CHALLENGE
Reproduce the material verbatim, starting at the line that contains "In the scene shown, which" and ending with, and including, the line that contains "[19,176], the green foliage at [107,179]".

MATERIAL TO PROCESS

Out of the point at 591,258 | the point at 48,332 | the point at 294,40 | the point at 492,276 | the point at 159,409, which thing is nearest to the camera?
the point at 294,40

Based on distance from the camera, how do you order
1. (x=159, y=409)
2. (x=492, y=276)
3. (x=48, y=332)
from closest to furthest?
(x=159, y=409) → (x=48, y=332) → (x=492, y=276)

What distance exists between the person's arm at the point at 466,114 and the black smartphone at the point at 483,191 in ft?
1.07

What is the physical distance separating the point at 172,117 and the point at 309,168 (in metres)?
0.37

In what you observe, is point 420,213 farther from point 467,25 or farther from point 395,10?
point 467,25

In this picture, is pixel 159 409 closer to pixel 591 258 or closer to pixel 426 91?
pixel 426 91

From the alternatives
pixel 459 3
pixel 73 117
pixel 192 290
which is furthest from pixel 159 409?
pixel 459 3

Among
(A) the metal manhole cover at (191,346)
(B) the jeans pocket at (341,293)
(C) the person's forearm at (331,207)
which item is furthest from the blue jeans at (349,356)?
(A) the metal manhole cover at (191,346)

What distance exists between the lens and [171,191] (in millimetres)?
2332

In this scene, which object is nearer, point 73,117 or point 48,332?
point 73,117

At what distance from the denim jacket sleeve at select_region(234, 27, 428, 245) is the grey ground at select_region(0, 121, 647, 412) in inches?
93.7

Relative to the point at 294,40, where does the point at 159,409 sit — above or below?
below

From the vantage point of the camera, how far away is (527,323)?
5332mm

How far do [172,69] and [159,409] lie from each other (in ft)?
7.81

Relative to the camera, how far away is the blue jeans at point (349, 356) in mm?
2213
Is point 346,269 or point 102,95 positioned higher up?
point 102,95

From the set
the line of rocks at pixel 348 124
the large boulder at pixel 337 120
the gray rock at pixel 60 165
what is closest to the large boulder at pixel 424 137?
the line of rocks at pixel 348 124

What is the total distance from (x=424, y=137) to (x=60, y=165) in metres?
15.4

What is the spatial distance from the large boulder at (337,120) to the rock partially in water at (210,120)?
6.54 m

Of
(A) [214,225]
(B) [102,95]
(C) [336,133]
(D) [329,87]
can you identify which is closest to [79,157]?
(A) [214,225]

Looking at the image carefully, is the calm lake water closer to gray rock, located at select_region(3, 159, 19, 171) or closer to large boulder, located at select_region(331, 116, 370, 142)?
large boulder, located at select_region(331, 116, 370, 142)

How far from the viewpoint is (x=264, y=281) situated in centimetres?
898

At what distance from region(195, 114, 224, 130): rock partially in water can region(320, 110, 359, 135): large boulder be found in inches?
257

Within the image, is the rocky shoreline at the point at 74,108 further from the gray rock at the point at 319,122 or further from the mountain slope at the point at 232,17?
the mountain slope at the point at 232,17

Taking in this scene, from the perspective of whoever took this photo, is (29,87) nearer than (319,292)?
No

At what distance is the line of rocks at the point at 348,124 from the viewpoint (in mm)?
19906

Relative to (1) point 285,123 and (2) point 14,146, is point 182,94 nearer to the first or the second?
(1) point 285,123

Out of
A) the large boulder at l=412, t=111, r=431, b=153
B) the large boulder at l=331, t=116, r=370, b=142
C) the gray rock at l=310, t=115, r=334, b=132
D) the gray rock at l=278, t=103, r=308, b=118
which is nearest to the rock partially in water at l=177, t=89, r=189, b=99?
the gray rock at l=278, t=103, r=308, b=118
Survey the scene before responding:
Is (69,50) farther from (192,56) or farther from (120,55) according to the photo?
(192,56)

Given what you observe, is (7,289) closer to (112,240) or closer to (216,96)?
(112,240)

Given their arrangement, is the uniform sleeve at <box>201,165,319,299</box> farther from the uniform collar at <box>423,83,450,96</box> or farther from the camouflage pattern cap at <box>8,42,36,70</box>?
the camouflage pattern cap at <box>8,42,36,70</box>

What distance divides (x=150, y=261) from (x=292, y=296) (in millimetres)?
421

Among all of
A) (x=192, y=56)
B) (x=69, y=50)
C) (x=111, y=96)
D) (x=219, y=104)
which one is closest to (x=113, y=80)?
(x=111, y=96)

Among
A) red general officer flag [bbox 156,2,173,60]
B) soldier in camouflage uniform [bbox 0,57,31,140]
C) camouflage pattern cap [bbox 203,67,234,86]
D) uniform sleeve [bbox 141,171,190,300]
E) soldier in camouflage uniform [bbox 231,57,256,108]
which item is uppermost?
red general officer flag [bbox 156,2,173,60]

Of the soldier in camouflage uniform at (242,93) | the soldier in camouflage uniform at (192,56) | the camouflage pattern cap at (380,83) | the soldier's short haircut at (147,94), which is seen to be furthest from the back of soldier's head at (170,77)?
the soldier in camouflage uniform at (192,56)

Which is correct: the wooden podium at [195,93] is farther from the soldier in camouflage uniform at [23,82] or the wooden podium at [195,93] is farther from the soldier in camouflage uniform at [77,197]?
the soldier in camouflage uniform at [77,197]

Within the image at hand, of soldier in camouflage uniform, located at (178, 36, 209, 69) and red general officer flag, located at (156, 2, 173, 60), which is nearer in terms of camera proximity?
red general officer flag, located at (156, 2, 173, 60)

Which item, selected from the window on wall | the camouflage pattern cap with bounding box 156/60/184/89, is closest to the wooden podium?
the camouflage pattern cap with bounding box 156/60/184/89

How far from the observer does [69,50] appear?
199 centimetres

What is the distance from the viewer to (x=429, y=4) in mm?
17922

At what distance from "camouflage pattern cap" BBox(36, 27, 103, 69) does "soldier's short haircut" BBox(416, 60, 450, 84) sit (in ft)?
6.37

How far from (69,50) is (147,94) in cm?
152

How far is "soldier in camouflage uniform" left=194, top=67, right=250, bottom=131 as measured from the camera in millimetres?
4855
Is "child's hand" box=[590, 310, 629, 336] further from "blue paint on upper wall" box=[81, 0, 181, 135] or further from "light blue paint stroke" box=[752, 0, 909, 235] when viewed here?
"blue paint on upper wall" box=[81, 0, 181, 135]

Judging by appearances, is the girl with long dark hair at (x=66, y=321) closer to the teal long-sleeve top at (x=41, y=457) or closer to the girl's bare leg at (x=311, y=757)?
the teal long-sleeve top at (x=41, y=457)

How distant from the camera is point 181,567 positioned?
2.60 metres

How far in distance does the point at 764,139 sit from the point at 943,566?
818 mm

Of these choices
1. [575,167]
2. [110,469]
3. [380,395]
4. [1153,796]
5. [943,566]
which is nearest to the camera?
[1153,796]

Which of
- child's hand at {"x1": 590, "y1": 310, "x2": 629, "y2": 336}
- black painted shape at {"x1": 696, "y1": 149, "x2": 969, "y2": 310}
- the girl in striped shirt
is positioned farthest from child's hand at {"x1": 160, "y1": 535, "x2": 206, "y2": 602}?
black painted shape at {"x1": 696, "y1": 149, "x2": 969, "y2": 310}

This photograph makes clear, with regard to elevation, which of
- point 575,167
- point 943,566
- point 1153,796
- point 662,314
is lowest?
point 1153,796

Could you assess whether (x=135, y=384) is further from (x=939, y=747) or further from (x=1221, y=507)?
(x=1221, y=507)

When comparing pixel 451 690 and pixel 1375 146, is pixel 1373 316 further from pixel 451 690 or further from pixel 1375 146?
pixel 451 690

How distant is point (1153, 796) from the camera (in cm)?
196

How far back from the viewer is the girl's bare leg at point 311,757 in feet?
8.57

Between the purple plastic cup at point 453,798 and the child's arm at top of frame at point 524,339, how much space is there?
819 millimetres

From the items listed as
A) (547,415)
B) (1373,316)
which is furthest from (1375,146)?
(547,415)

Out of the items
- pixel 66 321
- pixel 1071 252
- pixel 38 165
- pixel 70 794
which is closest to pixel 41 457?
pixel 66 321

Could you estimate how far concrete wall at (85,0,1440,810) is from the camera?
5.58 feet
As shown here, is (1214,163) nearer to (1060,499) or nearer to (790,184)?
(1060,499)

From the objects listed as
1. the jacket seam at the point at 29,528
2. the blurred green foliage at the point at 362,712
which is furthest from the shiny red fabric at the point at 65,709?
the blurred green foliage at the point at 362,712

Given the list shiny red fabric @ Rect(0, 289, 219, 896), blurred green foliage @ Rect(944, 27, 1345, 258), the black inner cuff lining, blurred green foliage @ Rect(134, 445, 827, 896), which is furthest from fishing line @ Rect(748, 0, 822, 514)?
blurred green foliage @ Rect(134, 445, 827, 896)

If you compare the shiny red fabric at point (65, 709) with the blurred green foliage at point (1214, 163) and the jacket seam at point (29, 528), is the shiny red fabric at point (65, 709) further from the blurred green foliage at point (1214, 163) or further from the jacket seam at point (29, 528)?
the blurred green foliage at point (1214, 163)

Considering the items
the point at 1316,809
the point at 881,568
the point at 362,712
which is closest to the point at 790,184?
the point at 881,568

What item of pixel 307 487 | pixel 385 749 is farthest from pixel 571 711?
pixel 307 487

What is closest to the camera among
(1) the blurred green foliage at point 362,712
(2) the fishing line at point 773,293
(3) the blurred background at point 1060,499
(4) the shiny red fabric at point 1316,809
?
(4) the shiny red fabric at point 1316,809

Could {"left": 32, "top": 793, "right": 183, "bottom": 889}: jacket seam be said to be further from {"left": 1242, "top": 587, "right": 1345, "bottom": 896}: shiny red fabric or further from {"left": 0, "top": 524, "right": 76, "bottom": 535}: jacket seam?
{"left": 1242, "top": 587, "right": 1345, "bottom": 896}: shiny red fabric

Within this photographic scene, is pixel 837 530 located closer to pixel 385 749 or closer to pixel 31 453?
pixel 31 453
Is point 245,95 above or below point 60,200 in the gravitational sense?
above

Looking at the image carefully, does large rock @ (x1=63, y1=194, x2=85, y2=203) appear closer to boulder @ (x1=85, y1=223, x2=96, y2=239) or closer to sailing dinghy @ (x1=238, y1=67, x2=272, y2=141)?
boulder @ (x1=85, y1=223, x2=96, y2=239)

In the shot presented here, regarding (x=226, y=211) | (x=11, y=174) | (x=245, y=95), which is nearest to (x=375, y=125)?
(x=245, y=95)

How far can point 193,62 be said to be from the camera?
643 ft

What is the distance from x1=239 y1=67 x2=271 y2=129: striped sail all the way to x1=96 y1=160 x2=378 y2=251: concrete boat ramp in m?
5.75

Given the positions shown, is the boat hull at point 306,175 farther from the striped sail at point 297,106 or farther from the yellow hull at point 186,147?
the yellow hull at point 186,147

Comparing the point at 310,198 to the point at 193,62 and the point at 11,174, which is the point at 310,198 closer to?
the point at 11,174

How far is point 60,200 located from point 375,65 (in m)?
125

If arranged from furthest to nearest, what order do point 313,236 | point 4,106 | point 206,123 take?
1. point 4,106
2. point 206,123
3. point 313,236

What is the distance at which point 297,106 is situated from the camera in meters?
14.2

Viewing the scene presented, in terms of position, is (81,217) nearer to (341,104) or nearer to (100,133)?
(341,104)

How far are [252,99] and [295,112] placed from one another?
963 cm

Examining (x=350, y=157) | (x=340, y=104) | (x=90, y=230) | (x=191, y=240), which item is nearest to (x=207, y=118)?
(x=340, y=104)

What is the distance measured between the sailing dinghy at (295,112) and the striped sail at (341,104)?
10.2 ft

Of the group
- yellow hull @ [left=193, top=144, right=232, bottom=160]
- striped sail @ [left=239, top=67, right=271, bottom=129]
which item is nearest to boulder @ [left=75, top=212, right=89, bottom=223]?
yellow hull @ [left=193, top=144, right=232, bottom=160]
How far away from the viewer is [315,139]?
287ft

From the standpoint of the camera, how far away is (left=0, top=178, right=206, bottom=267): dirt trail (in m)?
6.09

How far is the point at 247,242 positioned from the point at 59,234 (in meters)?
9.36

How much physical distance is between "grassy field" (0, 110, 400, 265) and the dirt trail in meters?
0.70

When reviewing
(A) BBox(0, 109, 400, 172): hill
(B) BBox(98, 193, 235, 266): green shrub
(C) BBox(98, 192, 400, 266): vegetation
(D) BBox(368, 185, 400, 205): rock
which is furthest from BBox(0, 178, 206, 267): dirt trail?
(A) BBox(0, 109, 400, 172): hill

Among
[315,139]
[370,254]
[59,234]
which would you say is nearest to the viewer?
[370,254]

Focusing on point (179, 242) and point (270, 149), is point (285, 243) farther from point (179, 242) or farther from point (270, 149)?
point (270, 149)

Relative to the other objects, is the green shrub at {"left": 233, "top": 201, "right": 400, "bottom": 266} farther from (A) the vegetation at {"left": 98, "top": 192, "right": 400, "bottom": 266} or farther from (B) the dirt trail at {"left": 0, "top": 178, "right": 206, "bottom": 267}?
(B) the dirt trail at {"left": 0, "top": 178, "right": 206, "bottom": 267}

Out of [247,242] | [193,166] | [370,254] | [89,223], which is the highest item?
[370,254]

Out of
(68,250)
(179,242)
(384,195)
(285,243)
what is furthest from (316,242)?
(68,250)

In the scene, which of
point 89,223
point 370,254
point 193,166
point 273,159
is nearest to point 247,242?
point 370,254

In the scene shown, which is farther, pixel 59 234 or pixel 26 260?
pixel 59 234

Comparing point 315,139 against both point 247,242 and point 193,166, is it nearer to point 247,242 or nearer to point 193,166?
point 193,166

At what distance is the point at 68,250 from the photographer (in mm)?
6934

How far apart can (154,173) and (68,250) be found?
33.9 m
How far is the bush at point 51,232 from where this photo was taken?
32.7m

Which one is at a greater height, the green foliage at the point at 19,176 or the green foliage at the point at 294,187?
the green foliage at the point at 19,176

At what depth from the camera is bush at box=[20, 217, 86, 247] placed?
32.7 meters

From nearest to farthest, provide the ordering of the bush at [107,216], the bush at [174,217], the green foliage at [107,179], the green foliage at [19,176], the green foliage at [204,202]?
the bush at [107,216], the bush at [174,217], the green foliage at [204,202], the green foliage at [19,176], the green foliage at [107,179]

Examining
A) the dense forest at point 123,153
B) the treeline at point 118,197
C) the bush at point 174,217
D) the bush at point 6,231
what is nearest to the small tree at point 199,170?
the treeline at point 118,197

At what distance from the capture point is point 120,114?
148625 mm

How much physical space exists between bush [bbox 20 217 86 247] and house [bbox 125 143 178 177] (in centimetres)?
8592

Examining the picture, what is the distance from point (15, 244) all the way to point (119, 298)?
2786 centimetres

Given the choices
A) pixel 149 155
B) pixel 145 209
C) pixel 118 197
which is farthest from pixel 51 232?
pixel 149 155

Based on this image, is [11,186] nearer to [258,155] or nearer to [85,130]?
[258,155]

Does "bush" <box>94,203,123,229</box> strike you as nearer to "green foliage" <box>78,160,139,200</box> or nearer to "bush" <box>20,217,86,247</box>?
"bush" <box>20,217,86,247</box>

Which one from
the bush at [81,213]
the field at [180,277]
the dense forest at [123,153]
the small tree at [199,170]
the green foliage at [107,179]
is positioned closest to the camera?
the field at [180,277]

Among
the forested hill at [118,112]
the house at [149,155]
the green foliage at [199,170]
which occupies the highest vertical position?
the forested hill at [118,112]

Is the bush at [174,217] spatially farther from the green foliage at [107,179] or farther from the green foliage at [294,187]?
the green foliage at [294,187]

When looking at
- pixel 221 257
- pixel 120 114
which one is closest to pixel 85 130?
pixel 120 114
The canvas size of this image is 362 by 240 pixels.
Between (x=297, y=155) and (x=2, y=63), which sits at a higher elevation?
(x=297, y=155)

WRITTEN RESPONSE
In the scene shown, which is farther, pixel 59 234 or pixel 26 260?
pixel 59 234

Comparing point 315,139 against both point 247,242 and point 193,166, is it nearer to point 247,242 or nearer to point 193,166?
point 193,166

At what distance is the point at 68,250 from the photographer (in mm)?
6934

How far apart can (154,173) and (68,250) be found?
33.9 m
How far is the bush at point 51,232 from where this photo was taken?
32.7m

Which one is at a greater height, the green foliage at the point at 19,176 or the green foliage at the point at 294,187?
the green foliage at the point at 19,176

At what depth from the camera is bush at box=[20, 217, 86, 247] placed?
32.7 meters

From nearest to farthest, provide the ordering of the bush at [107,216], the bush at [174,217], the green foliage at [107,179], the green foliage at [19,176], the green foliage at [204,202]?
the bush at [107,216], the bush at [174,217], the green foliage at [204,202], the green foliage at [19,176], the green foliage at [107,179]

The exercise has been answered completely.